*続*恩返しは溺甘同居で!?~長期休暇にご用心!

 朝食の後、ささっと身支度を済ませて出勤する。
 土日は修平さんが図書館まで車で送り迎えをしてくれる。
 
 最初は「自転車で行くから」と断っていたのだけど、断っても結局車に乗せられてしまい、何度目かの時に私は断るのを諦めた。

 毎回毎回私が断るたびに、「俺は少しでも一緒にいたいのに」と寂しげな瞳で訴えられれば、断る私が意地悪をしているみたいな気にさせられ、自分の主張を押し通すことなんて出来ない。



 「ありがとう、修平さん。今日はのんびりしてね。」

 車の中、図書館の向かいまで送って貰ったお礼を言うと、修平さんはシートベルトを外してこちらを向いた。

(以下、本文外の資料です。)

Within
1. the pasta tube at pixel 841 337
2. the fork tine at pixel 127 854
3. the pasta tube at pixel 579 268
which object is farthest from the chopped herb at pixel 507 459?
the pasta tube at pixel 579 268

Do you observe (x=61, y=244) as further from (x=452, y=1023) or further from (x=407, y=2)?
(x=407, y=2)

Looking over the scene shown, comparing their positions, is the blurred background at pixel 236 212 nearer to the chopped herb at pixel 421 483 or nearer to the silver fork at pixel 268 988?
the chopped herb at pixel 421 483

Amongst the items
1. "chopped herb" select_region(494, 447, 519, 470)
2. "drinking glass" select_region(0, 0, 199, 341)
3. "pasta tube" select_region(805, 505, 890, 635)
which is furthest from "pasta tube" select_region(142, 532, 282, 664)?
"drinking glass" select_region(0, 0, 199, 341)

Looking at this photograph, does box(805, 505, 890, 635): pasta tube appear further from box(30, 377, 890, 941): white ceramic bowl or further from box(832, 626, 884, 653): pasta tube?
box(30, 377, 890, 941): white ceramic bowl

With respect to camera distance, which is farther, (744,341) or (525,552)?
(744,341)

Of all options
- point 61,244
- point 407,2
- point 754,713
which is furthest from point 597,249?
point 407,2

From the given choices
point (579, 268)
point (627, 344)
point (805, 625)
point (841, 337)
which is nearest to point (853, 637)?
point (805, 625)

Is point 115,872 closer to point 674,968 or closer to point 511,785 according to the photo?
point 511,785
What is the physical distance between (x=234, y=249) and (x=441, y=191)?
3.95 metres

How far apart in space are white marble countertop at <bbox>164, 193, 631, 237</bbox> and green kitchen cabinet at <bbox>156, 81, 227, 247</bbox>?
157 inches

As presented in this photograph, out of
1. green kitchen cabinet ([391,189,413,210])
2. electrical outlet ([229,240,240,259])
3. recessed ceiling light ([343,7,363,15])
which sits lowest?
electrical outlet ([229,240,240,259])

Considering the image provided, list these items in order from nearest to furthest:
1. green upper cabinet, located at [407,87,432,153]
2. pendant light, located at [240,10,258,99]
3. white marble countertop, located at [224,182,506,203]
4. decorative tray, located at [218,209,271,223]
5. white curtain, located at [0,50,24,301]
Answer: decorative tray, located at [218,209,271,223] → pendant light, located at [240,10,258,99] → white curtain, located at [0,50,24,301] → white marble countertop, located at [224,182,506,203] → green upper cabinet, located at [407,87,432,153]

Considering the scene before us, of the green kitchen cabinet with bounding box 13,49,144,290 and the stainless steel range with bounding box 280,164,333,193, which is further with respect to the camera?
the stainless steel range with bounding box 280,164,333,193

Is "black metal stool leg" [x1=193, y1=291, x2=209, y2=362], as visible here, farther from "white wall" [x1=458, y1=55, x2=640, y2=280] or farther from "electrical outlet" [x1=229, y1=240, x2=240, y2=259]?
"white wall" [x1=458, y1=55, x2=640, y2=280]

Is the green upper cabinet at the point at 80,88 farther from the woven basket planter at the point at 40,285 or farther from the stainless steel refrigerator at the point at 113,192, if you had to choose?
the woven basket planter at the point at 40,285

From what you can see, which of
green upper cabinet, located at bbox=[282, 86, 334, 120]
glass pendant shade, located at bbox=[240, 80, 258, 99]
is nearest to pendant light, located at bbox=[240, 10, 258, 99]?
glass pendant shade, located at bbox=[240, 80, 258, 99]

 「どういたしまして。お仕事頑張って。また迎えに来るから。」

 そう言うと、身を乗り出して助手席にいる私の唇に「ちゅっ」と軽く口づけた。

 「いってらっしゃい、杏奈。」

 「い、いってき、ます……。」

 一瞬で真っ赤に染まった顔を俯かせてそう返事をすると、さらにおでこに柔らかな口づけを落とされる。

 目を瞠って思わず顔を上げた私に、クスリと笑って「杏奈、可愛い」と修平さんが言う。

 頭のてっぺんから湯気が出そうになって、逃げるようにドアを開けて外に出る。
 車の方を振り向くと、ハンドルに置いた手を短く振った修平さんは、車を発進させた。

 手を振り返りながら車を見送る私の、赤くなった頬に、初夏の日差しが容赦なく照りつけていた。